## [Document section]
I talked earlier about a variable update timing, and that's down to the season. So when it's winter in Minnesota, the lakes freeze over, people aren't really inspecting all that much. So they don't get a lot of new data in this spreadsheet. But during the summer, we might be seeing multiple times a week updates to the spreadsheet. So we need to have an automated process to know when that's changing. And again, for that, we turn to AWS.

So we're using Lambda to write some serverless code which will check the infested waters list and see if there are any changes from the last time we looked at it. And if there are no changes, that's great. We don't need to worry. If there are changes, though, then we need to do something, and we're going to spin up a processing instance to actually run these models. So we use EventBridge to schedule that rule to run every 12 hours, which is how I've ended up having an email inbox which twice a day gives me a notification, has this file changed, yes or no? Which is great for my mental well-being, but that doesn't matter.

## [Exercise tasks]
1. Answer from the passage on tracking changes to the infested waters list:
(a) Why does the spreadsheet get little new data during a Minnesota winter?
(b) Which AWS service schedules the rule, and how often does it run?
(c) What happens when the Lambda code finds changes?
2. Reproduce the passage on tracking changes to the infested waters list between "I talked earlier" and "turn to AWS.", inclusive.

## [Material supplied]

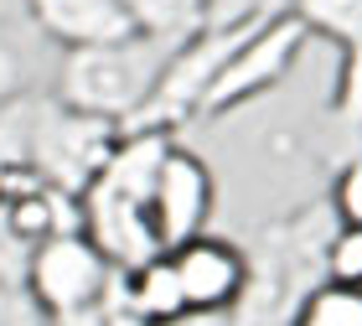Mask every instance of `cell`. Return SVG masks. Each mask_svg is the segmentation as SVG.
Instances as JSON below:
<instances>
[{"label":"cell","instance_id":"13","mask_svg":"<svg viewBox=\"0 0 362 326\" xmlns=\"http://www.w3.org/2000/svg\"><path fill=\"white\" fill-rule=\"evenodd\" d=\"M295 0H207V26H264L290 16Z\"/></svg>","mask_w":362,"mask_h":326},{"label":"cell","instance_id":"9","mask_svg":"<svg viewBox=\"0 0 362 326\" xmlns=\"http://www.w3.org/2000/svg\"><path fill=\"white\" fill-rule=\"evenodd\" d=\"M129 26L156 42H187L207 26V0H119Z\"/></svg>","mask_w":362,"mask_h":326},{"label":"cell","instance_id":"5","mask_svg":"<svg viewBox=\"0 0 362 326\" xmlns=\"http://www.w3.org/2000/svg\"><path fill=\"white\" fill-rule=\"evenodd\" d=\"M207 218H212V171H207V161L171 145L166 161H160V171H156V187H151V228H156L160 254H171L176 243L207 233Z\"/></svg>","mask_w":362,"mask_h":326},{"label":"cell","instance_id":"12","mask_svg":"<svg viewBox=\"0 0 362 326\" xmlns=\"http://www.w3.org/2000/svg\"><path fill=\"white\" fill-rule=\"evenodd\" d=\"M321 280L332 285H357L362 290V228H332L321 249Z\"/></svg>","mask_w":362,"mask_h":326},{"label":"cell","instance_id":"3","mask_svg":"<svg viewBox=\"0 0 362 326\" xmlns=\"http://www.w3.org/2000/svg\"><path fill=\"white\" fill-rule=\"evenodd\" d=\"M305 42H310V31H305L300 16H274V21L254 26L249 37L233 47V57L218 68L202 109H197V120H223V114H233L238 104H254L259 93L279 88L295 73Z\"/></svg>","mask_w":362,"mask_h":326},{"label":"cell","instance_id":"4","mask_svg":"<svg viewBox=\"0 0 362 326\" xmlns=\"http://www.w3.org/2000/svg\"><path fill=\"white\" fill-rule=\"evenodd\" d=\"M114 274L119 269H114L83 233H57V238H47V243L31 249L26 296L42 316H68V311H83V305L104 301Z\"/></svg>","mask_w":362,"mask_h":326},{"label":"cell","instance_id":"7","mask_svg":"<svg viewBox=\"0 0 362 326\" xmlns=\"http://www.w3.org/2000/svg\"><path fill=\"white\" fill-rule=\"evenodd\" d=\"M114 301H119V311L129 316V326H176V321H187V301H181V285H176V269H171L166 254L114 274Z\"/></svg>","mask_w":362,"mask_h":326},{"label":"cell","instance_id":"8","mask_svg":"<svg viewBox=\"0 0 362 326\" xmlns=\"http://www.w3.org/2000/svg\"><path fill=\"white\" fill-rule=\"evenodd\" d=\"M37 21L62 47H93V42H124L135 37L119 0H26Z\"/></svg>","mask_w":362,"mask_h":326},{"label":"cell","instance_id":"14","mask_svg":"<svg viewBox=\"0 0 362 326\" xmlns=\"http://www.w3.org/2000/svg\"><path fill=\"white\" fill-rule=\"evenodd\" d=\"M341 83H337V120L362 124V37L352 47H341Z\"/></svg>","mask_w":362,"mask_h":326},{"label":"cell","instance_id":"10","mask_svg":"<svg viewBox=\"0 0 362 326\" xmlns=\"http://www.w3.org/2000/svg\"><path fill=\"white\" fill-rule=\"evenodd\" d=\"M290 326H362V290L357 285H310L305 301L295 305Z\"/></svg>","mask_w":362,"mask_h":326},{"label":"cell","instance_id":"1","mask_svg":"<svg viewBox=\"0 0 362 326\" xmlns=\"http://www.w3.org/2000/svg\"><path fill=\"white\" fill-rule=\"evenodd\" d=\"M166 151H171L166 129H119L109 161L78 197L83 238L114 269H135L160 254L156 228H151V187H156Z\"/></svg>","mask_w":362,"mask_h":326},{"label":"cell","instance_id":"6","mask_svg":"<svg viewBox=\"0 0 362 326\" xmlns=\"http://www.w3.org/2000/svg\"><path fill=\"white\" fill-rule=\"evenodd\" d=\"M181 285V301H187V316H218L233 311L243 285H249V254L233 249L228 238L197 233L187 243H176L166 254Z\"/></svg>","mask_w":362,"mask_h":326},{"label":"cell","instance_id":"2","mask_svg":"<svg viewBox=\"0 0 362 326\" xmlns=\"http://www.w3.org/2000/svg\"><path fill=\"white\" fill-rule=\"evenodd\" d=\"M166 57H171V42L140 37V31L124 37V42L68 47V62H62V99L57 104L124 129L140 114V104L151 99Z\"/></svg>","mask_w":362,"mask_h":326},{"label":"cell","instance_id":"16","mask_svg":"<svg viewBox=\"0 0 362 326\" xmlns=\"http://www.w3.org/2000/svg\"><path fill=\"white\" fill-rule=\"evenodd\" d=\"M16 83H21V68H16V52L0 42V104L16 99Z\"/></svg>","mask_w":362,"mask_h":326},{"label":"cell","instance_id":"15","mask_svg":"<svg viewBox=\"0 0 362 326\" xmlns=\"http://www.w3.org/2000/svg\"><path fill=\"white\" fill-rule=\"evenodd\" d=\"M332 213L341 228H362V156L341 166L337 187H332Z\"/></svg>","mask_w":362,"mask_h":326},{"label":"cell","instance_id":"11","mask_svg":"<svg viewBox=\"0 0 362 326\" xmlns=\"http://www.w3.org/2000/svg\"><path fill=\"white\" fill-rule=\"evenodd\" d=\"M290 16H300L310 37H332L341 47H352L362 37V0H295Z\"/></svg>","mask_w":362,"mask_h":326}]
</instances>
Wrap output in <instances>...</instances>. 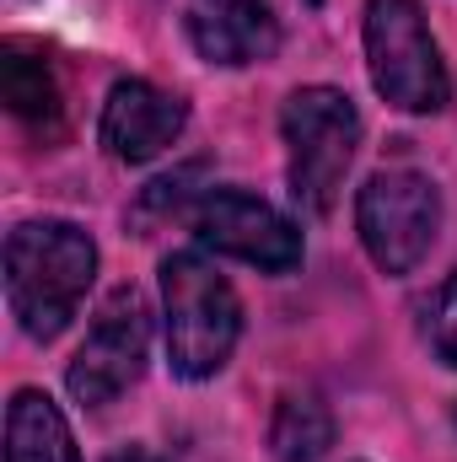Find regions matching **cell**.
<instances>
[{
	"instance_id": "cell-1",
	"label": "cell",
	"mask_w": 457,
	"mask_h": 462,
	"mask_svg": "<svg viewBox=\"0 0 457 462\" xmlns=\"http://www.w3.org/2000/svg\"><path fill=\"white\" fill-rule=\"evenodd\" d=\"M98 280V242L76 221H22L5 236V296L27 339L65 334Z\"/></svg>"
},
{
	"instance_id": "cell-2",
	"label": "cell",
	"mask_w": 457,
	"mask_h": 462,
	"mask_svg": "<svg viewBox=\"0 0 457 462\" xmlns=\"http://www.w3.org/2000/svg\"><path fill=\"white\" fill-rule=\"evenodd\" d=\"M162 301H167V360L183 382L216 376L242 334V301L227 274L200 253L162 258Z\"/></svg>"
},
{
	"instance_id": "cell-3",
	"label": "cell",
	"mask_w": 457,
	"mask_h": 462,
	"mask_svg": "<svg viewBox=\"0 0 457 462\" xmlns=\"http://www.w3.org/2000/svg\"><path fill=\"white\" fill-rule=\"evenodd\" d=\"M366 65H371V87L398 114H442L452 103V81L420 0L366 5Z\"/></svg>"
},
{
	"instance_id": "cell-4",
	"label": "cell",
	"mask_w": 457,
	"mask_h": 462,
	"mask_svg": "<svg viewBox=\"0 0 457 462\" xmlns=\"http://www.w3.org/2000/svg\"><path fill=\"white\" fill-rule=\"evenodd\" d=\"M280 129L291 145V194L302 210L329 216L344 189V172L360 145V114L340 87H302L285 97Z\"/></svg>"
},
{
	"instance_id": "cell-5",
	"label": "cell",
	"mask_w": 457,
	"mask_h": 462,
	"mask_svg": "<svg viewBox=\"0 0 457 462\" xmlns=\"http://www.w3.org/2000/svg\"><path fill=\"white\" fill-rule=\"evenodd\" d=\"M355 226L382 274H409L442 231V189L415 167H382L355 199Z\"/></svg>"
},
{
	"instance_id": "cell-6",
	"label": "cell",
	"mask_w": 457,
	"mask_h": 462,
	"mask_svg": "<svg viewBox=\"0 0 457 462\" xmlns=\"http://www.w3.org/2000/svg\"><path fill=\"white\" fill-rule=\"evenodd\" d=\"M145 355H151V307L135 285H118L103 301L92 334L76 349V360L65 371V387H70L76 403L103 409L145 376Z\"/></svg>"
},
{
	"instance_id": "cell-7",
	"label": "cell",
	"mask_w": 457,
	"mask_h": 462,
	"mask_svg": "<svg viewBox=\"0 0 457 462\" xmlns=\"http://www.w3.org/2000/svg\"><path fill=\"white\" fill-rule=\"evenodd\" d=\"M189 226L205 247L227 253L237 263H253L264 274H291L302 263V231L275 205H264V199H253L242 189H210L189 210Z\"/></svg>"
},
{
	"instance_id": "cell-8",
	"label": "cell",
	"mask_w": 457,
	"mask_h": 462,
	"mask_svg": "<svg viewBox=\"0 0 457 462\" xmlns=\"http://www.w3.org/2000/svg\"><path fill=\"white\" fill-rule=\"evenodd\" d=\"M189 124V103L151 87V81H114L108 103H103V145L114 162H151L162 156Z\"/></svg>"
},
{
	"instance_id": "cell-9",
	"label": "cell",
	"mask_w": 457,
	"mask_h": 462,
	"mask_svg": "<svg viewBox=\"0 0 457 462\" xmlns=\"http://www.w3.org/2000/svg\"><path fill=\"white\" fill-rule=\"evenodd\" d=\"M189 43L200 49V60L210 65H264L280 49V22L269 11V0H189L183 11Z\"/></svg>"
},
{
	"instance_id": "cell-10",
	"label": "cell",
	"mask_w": 457,
	"mask_h": 462,
	"mask_svg": "<svg viewBox=\"0 0 457 462\" xmlns=\"http://www.w3.org/2000/svg\"><path fill=\"white\" fill-rule=\"evenodd\" d=\"M5 462H81L60 403L38 387L11 393L5 409Z\"/></svg>"
},
{
	"instance_id": "cell-11",
	"label": "cell",
	"mask_w": 457,
	"mask_h": 462,
	"mask_svg": "<svg viewBox=\"0 0 457 462\" xmlns=\"http://www.w3.org/2000/svg\"><path fill=\"white\" fill-rule=\"evenodd\" d=\"M0 92H5V108L22 118V124L49 129L60 118V81H54L43 49H33L22 38H11L0 49Z\"/></svg>"
},
{
	"instance_id": "cell-12",
	"label": "cell",
	"mask_w": 457,
	"mask_h": 462,
	"mask_svg": "<svg viewBox=\"0 0 457 462\" xmlns=\"http://www.w3.org/2000/svg\"><path fill=\"white\" fill-rule=\"evenodd\" d=\"M269 447L275 462H318L334 447V414L312 393H280L275 420H269Z\"/></svg>"
},
{
	"instance_id": "cell-13",
	"label": "cell",
	"mask_w": 457,
	"mask_h": 462,
	"mask_svg": "<svg viewBox=\"0 0 457 462\" xmlns=\"http://www.w3.org/2000/svg\"><path fill=\"white\" fill-rule=\"evenodd\" d=\"M425 334H431L436 355L457 371V269L436 285V296L425 301Z\"/></svg>"
},
{
	"instance_id": "cell-14",
	"label": "cell",
	"mask_w": 457,
	"mask_h": 462,
	"mask_svg": "<svg viewBox=\"0 0 457 462\" xmlns=\"http://www.w3.org/2000/svg\"><path fill=\"white\" fill-rule=\"evenodd\" d=\"M205 172V162H194V167H183V172H173V178H156L145 194H140V205H135V221L145 226V221H162V216H178L183 210V199H189V183Z\"/></svg>"
},
{
	"instance_id": "cell-15",
	"label": "cell",
	"mask_w": 457,
	"mask_h": 462,
	"mask_svg": "<svg viewBox=\"0 0 457 462\" xmlns=\"http://www.w3.org/2000/svg\"><path fill=\"white\" fill-rule=\"evenodd\" d=\"M108 462H162V457H156V452H145V447H118Z\"/></svg>"
},
{
	"instance_id": "cell-16",
	"label": "cell",
	"mask_w": 457,
	"mask_h": 462,
	"mask_svg": "<svg viewBox=\"0 0 457 462\" xmlns=\"http://www.w3.org/2000/svg\"><path fill=\"white\" fill-rule=\"evenodd\" d=\"M307 5H323V0H307Z\"/></svg>"
}]
</instances>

## [Answers to the exercises]
1.
(a) The lakes freeze over, so people aren't doing much inspecting.
(b) EventBridge, every 12 hours.
(c) A processing instance is spun up to run the models.

2.
I talked earlier about a variable update timing, and that's down to the season. So when it's winter in Minnesota, the lakes freeze over, people aren't really inspecting all that much. So they don't get a lot of new data in this spreadsheet. But during the summer, we might be seeing multiple times a week updates to the spreadsheet. So we need to have an automated process to know when that's changing. And again, for that, we turn to AWS.